SHORT EXERCISE –
Copy the material below word for word, leaving out the pictures.
### GIVEN RECORDS
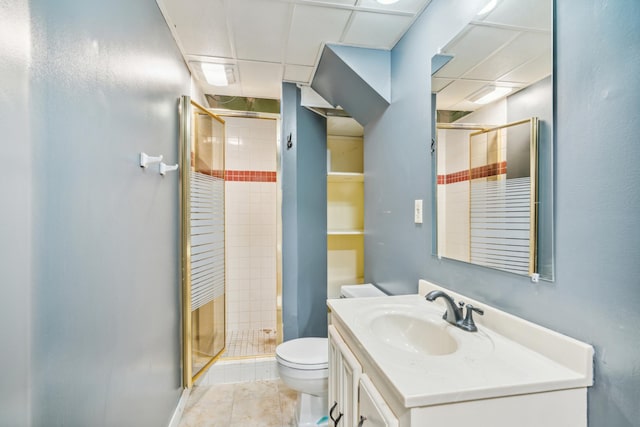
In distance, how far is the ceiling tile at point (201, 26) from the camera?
59.2 inches

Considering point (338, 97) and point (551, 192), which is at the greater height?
point (338, 97)

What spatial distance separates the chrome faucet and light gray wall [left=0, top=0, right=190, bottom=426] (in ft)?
3.67

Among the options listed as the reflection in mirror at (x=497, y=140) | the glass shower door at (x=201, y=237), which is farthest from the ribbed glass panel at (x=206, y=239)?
the reflection in mirror at (x=497, y=140)

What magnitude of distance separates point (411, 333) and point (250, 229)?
2.17 meters

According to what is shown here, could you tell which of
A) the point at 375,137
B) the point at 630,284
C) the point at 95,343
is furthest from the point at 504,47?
the point at 95,343

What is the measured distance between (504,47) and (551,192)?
0.57 m

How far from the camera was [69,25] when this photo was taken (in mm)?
781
######
RIGHT ANSWER –
In distance, how far is the ceiling tile at point (201, 26) from the camera?
59.2 inches

Considering point (338, 97) and point (551, 192), which is at the greater height?
point (338, 97)

What spatial distance separates the chrome faucet and light gray wall [left=0, top=0, right=190, bottom=426] (in ft)?
3.67

Among the options listed as the reflection in mirror at (x=497, y=140) | the glass shower door at (x=201, y=237), which is farthest from the ribbed glass panel at (x=206, y=239)?
the reflection in mirror at (x=497, y=140)

What magnitude of distance separates point (411, 333) and point (250, 229)?
2.17 meters

According to what is shown here, could you tell which of
A) the point at 375,137
B) the point at 630,284
C) the point at 95,343
is furthest from the point at 504,47?
the point at 95,343

What is the measured distance between (504,47) and (551,192)?
0.57 m

How far from the camera was [69,25] when this photo was taken (in mm)?
781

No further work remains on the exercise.